The American racial order—the beliefs, institutions, and practices
that organize relationships among the nation’s races and
ethnicities—is undergoing its greatest transformation since the
1960s. Creating a New Racial Order takes a groundbreaking look
at the reasons behind this dramatic change, and considers how
different groups of Americans are being affected. Through revealing
narrative and striking research, the authors show that the personal
and political choices of Americans will be critical to how, and how
much, racial hierarchy is redefined in decades to come.
The authors outline
the components that make up a racial order and examine the specific
mechanisms influencing group dynamics in the United States:
immigration, multiracialism, genomic science, and generational
change. Cumulatively, these mechanisms increase heterogeneity within
each racial or ethnic group, and decrease the distance separating
groups from each other.

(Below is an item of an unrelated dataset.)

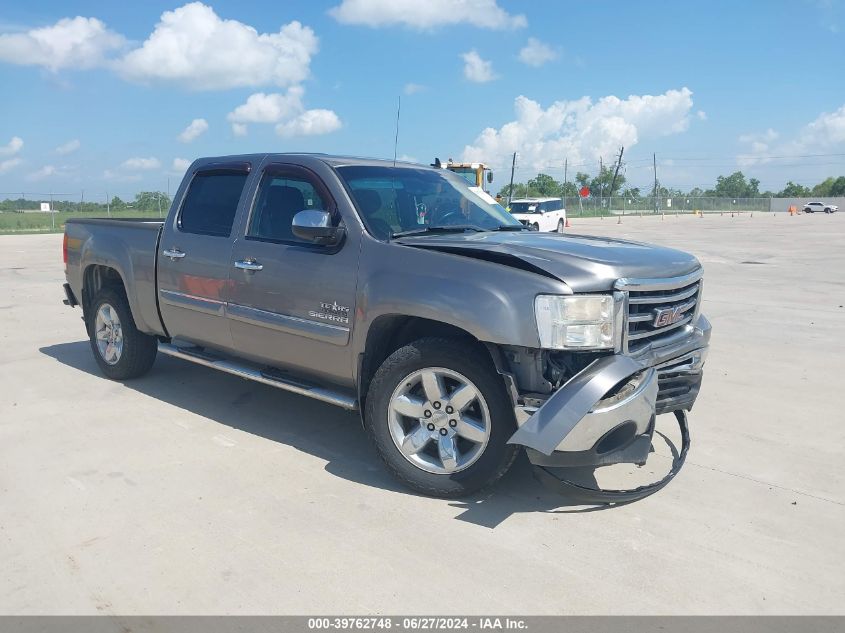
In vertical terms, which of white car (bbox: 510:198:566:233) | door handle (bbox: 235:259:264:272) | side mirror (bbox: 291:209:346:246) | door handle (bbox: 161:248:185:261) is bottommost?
door handle (bbox: 235:259:264:272)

The authors show that individuals are moving
across group boundaries, that genomic science is challenging the
whole concept of race, and that economic variation within groups is
increasing. Above all, young adults understand and practice race
differently from their elders: their formative memories are 9/11,
Hurricane Katrina, and Obama’s election—not civil rights marches,
riots, or the early stages of immigration. Blockages could stymie or
distort these changes, however, so the authors point to essential
policy and political choices.
Portraying a vision,
not of a postracial America, but of a different racial America,
Creating a New Racial Order examines how the structures of
race and ethnicity are altering a nation.